Partes del ejercicio.
1. Enumera los nombres con los que, según la Primera Lectura del extracto de la página, se llama al niño que ha nacido.
2. Repite tal cual el fragmento del extracto de la página que va desde "Celebramos la liturgia" hasta "venida del Salvador.", ambos incluidos.
──────── Extracto de la página
NATIVIDAD DEL SEÑOR – Misa de medianoche
LUZ PARA QUIEN YACE EN LAS TINIEBLAS
“Las tinieblas cubrían el abismo… cuando Dios dijo: «¡Que exista la Luz!»” (Gén 1,2-3).
Luz es la primera palabra que Dios pronuncia en la Biblia, palabra que señala el inicio de la Creación (Gén 1,3). Desde que “Dios vio que la luz era buena” (Gén 1,4) el hombre no ha dejado de desearla, de buscarla, al mismo tiempo que teme y huye de la oscuridad. Las tinieblas hablan de muerte y, por tanto, huimos de ellas.
Quien nace viene de la luz, quien muere se encamina hacia la tierra de las tinieblas (Job 10,21). “Dios –afirma Job– revela lo más hondo de las tinieblas y saca a la luz las sombras” (Job 12,22). En la mentalidad bíblica, las tinieblas no son sino la antesala de la luz; están destinadas a convertirse en luz.
Dios es luz e impregna de luz a todas sus criaturas: el rocío se convierte, en la imaginación poética de Isaías, en rocío de luz (Is 26,19); también las nubes, aunque oscuras y amenazantes, están grávidas de luz que brilla cuando se enciende el relámpago (Job 37,15).
Celebramos la liturgia de Navidad durante la noche para reproducir simbólicamente la oscuridad vencida por la palabra del Creador, la oscuridad de nuestra condición humana iluminada por la venida del Salvador.
“La luz de un Niño brilla sobre los que habitan en la tierra tenebrosa”.
Primera Lectura: Isaías 9,1-6
El pueblo que caminaba a oscuras vio una luz intensa; los que habitaban un país de sombras se inundaron de luz. 2Has acrecentado la alegría, has aumentado el gozo: gozan en tu presencia,como se goza en la cosecha, como se alegran los que se reparten el botín. 3Porque la vara del opresor, el yugo de sus cargas, su bastón de mando los trituraste como el día de Madián.4Porque la bota que pisa con estrépito y la capa empapada en sangre serán combustible, pasto del fuego. 5Porque un niño nos ha nacido, nos han traído un hijo: lleva el cetro del principado y se llama Consejero maravilloso, Guerrero divino, Jefe perpetuo, Príncipe de la paz. 6Su glorioso principado y la paz no tendrán fin en el trono de David y en su reino; se mantendrá y consolidarácon la justicia y el derecho desde ahora y por siempre. El celo del Señor Todopoderoso lo realizará.
La lectura comienza –¿cómo podría ser de otra manera?– con la imagen de la luz: “El pueblo que caminaba a oscuras vio una luz intensa, los que habitaban en un país de sombras se inundaron de luz”.
Estas palabras han sido pronunciadas por el profeta en un momento dramático de la historia de Israel. Los asirios acababan de someter a hierro y fuego a Galilea y Samaría sembrando por doquier sangre y terror. El país estaba envuelto en tinieblas y en la oscuridad de la muerte (v. 1) cuando he aquí que Isaías interviene, en nombre del Señor, para anunciar la paz e infundir esperanza: está por despuntar –dice– un día de alegría y júbilo.
────────────────
──────── Información proporcionada
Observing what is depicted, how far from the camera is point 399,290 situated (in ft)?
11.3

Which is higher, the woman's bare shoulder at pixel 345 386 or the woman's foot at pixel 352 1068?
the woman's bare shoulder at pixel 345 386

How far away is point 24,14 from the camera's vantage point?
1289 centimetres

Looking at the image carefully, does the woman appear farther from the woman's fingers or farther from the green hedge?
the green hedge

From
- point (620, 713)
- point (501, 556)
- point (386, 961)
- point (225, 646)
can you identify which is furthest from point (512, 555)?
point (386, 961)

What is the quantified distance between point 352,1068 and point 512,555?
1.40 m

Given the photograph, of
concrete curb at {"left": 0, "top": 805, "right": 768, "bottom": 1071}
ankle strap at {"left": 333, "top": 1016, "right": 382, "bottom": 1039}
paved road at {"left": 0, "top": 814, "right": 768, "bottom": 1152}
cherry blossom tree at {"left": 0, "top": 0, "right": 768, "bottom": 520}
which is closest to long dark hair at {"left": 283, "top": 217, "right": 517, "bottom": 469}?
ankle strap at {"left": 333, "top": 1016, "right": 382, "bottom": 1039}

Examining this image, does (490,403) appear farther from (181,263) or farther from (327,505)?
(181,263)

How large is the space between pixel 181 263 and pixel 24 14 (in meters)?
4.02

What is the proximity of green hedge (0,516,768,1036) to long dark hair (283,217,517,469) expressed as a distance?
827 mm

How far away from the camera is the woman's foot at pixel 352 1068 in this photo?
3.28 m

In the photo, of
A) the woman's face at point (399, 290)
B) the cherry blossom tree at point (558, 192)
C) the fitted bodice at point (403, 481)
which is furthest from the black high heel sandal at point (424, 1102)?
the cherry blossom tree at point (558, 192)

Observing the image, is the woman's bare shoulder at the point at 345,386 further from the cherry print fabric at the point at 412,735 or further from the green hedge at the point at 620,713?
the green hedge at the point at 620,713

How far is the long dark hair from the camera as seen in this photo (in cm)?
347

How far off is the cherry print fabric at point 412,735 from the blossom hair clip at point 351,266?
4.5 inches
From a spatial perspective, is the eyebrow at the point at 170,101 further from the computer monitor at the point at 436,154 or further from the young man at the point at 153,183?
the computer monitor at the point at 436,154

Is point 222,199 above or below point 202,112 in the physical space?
────────────────
Respuestas del ejercicio.
1.
- Consejero maravilloso
- Guerrero divino
- Jefe perpetuo
- Príncipe de la paz

2.
Celebramos la liturgia de Navidad durante la noche para reproducir simbólicamente la oscuridad vencida por la palabra del Creador, la oscuridad de nuestra condición humana iluminada por la venida del Salvador.